Now, for $j = J(\epsilon)$, $\vert (x^{(J(\epsilon))}) \vert$ is in $L^1(\mathbb{N})$, so there exists $N_1$ such that $$\sum_{n = N_1 + 1}^{\infty} \vert x^{(J(\epsilon))}_n \vert < \frac{\epsilon}{2}.$$
Yet by the failure of the above condition, letting $N = N_1$, there exists $k \geq J(\epsilon)$ such that $$\sum_{n = N_1 + 1}^{\infty} \vert x^{(k)}_n \vert \geq \epsilon$$
Therefore, we see that $$\begin{align} \sum_{n = N_1 + 1}^{\infty} \vert x^{(J(\epsilon))}_n - x^{(k)}_n \vert &\geq \sum_{n = N_1 + 1}^{\infty} \vert x^{(k)}_n \vert - \vert x^{(J(\epsilon))}_n \vert \\ & = \sum_{n = N_1 + 1}^{\infty} \vert x^{(k)}_n \vert - \sum_{n = N_1 + 1}^{\infty} \vert x^{(J(\epsilon)}_n \vert\\ & > \epsilon - \frac{\epsilon}{2} = \frac{\epsilon}{2}. \end{align}$$
Yet $$\sum_{n = N_1 + 1}^{\infty} \vert x^{(J(\epsilon)}_n - x^{(k)}_n \vert \leq \sum_{n = 1}^{\infty} \vert x^{(J(\epsilon)}_n - x^{(k)}_n \vert \, = \Vert (x^{(J(\epsilon)}_n) - (x^{(k)}_n) \Vert_1,$$ and by definition of $J(\epsilon)$, since $j = J(\epsilon)$ and $k$ are at least $J(\epsilon)$, $$\Vert (x^{(J(\epsilon))}_n) - (x^{(k)}_n) \Vert_1 < \frac{\epsilon}{2}.$$
So in short, $$\frac{\epsilon}{2} < \sum_{n = N_1 + 1}^{\infty} \vert x^{(J(\epsilon))}_n - x^{(k)}_n \vert < \frac{\epsilon}{2}.$$ Contradiction. $\square$
[Recommendation: Now you are in a position to do an $\displaystyle \frac{\epsilon}{2}$-style proof. Try doing it yourself before finishing the answer.]

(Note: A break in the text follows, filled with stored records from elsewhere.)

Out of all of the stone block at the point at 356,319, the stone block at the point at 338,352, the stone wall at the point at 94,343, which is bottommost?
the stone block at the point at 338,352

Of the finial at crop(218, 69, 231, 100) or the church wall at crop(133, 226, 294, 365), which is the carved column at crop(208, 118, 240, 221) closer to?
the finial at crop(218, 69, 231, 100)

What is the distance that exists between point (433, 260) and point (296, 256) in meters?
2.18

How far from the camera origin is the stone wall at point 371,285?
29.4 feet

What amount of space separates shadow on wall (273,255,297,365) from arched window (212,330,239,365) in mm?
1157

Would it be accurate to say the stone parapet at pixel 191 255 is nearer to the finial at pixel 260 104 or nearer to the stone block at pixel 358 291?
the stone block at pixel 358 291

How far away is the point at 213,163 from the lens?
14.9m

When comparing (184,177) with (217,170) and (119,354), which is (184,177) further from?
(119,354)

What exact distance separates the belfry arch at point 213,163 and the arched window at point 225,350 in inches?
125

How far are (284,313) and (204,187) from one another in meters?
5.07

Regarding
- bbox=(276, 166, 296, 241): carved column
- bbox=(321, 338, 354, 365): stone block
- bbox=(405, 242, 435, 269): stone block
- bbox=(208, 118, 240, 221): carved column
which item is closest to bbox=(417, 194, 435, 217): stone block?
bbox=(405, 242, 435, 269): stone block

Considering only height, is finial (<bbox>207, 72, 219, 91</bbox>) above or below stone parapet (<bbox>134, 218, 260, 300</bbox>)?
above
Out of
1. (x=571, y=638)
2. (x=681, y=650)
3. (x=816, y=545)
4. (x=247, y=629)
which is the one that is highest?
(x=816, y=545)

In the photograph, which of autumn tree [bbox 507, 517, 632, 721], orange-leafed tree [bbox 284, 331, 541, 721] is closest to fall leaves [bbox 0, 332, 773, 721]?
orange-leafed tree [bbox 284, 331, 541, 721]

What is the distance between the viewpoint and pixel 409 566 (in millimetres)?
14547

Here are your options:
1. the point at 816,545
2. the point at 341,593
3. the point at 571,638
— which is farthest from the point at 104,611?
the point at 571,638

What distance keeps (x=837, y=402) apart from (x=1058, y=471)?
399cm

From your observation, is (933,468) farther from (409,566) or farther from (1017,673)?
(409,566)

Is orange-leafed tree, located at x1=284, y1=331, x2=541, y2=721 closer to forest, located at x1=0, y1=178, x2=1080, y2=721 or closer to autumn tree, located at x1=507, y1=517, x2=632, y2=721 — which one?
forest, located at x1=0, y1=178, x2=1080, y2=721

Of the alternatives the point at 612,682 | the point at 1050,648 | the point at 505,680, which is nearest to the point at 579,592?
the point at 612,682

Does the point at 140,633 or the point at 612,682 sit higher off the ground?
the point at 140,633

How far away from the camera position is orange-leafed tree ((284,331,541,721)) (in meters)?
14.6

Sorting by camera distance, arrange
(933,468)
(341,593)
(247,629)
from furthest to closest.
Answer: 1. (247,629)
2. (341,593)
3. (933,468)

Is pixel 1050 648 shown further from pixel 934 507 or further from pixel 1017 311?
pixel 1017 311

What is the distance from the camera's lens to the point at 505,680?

Claim: $(x_n^{(j)})$ converges to $(x_n^{(\infty)})$.
Proof: By Lemma 2, with $\displaystyle \frac{\epsilon}{4}$ in the place of $\epsilon$, there exists $N_1$ such that for all $j \geq J(\epsilon /4)$, $$\sum_{n = N_1 + 1}^{\infty} \vert x^{(j)}_n \vert < \frac{\epsilon}{4}.$$
Since $(x_n^{(\infty)})$ is in $L^1$, there exists $N_2$ such that $$\sum_{n = N_2 + 1}^{\infty} \vert x^{(\infty)}_n \vert < \frac{\epsilon}{4}.$$
Therefore, for all $j \geq J(\epsilon/4)$, and for $N = \max \lbrace N_1, N_2 \rbrace$ $$\begin{align} \sum_{n = N + 1}^{\infty} \vert x^{(j)}_n - x^{(\infty)}_n \vert &\leq \sum_{n = N + 1}^{\infty} \vert x^{(j)}_n \vert + \vert x^{(\infty)}_n \vert \\ & = \sum_{n = N + 1}^{\infty} \vert x^{(j)}_n \vert + \sum_{n = N + 1}^{\infty} \vert x^{(\infty)}_n \vert\\ & \leq \sum_{n = N_1 + 1}^{\infty} \vert x^{(j)}_n \vert + \sum_{n = N_2 + 1}^{\infty} \vert x^{(\infty)}_n \vert\\ & < \frac{\epsilon}{4} + \frac{\epsilon}{4} = \frac{\epsilon}{2} \end{align}$$
Moreover, since $x_n^{(j)} \to x_n^{(\infty)}$ for each fixed $n$ as $j \to \infty$, by similar logic to the "The first sum" section above, there exists $J_2$ such that $j \geq J_2$ implies that $$\sum_{n = 1}^N \vert x^{(j)}_n - x^{(\infty)}_n \vert < \frac{\epsilon}{2}.$$
Therefore, for $j \geq J^* = \max \lbrace J(\epsilon/4), J_2 \rbrace$, $$\begin{align} \Vert (x^{(j)}) - (x^{(\infty)}) \Vert_1 & = \sum_{n = 1}^{\infty} \vert x^{(j)}_n - x^{(\infty)}_n \vert \\ & = \sum_{n = 1}^{N} \vert x^{(j)}_n - x^{(\infty)}_n \vert + \sum_{n = N + 1}^{\infty} \vert x^{(j)}_n - x^{(\infty)}_n \vert \\ & < \frac{\epsilon}{2} + \frac{\epsilon}{2} = \epsilon. \end{align}$$ This works for all $\epsilon > 0$, so we have convergence. $\square$.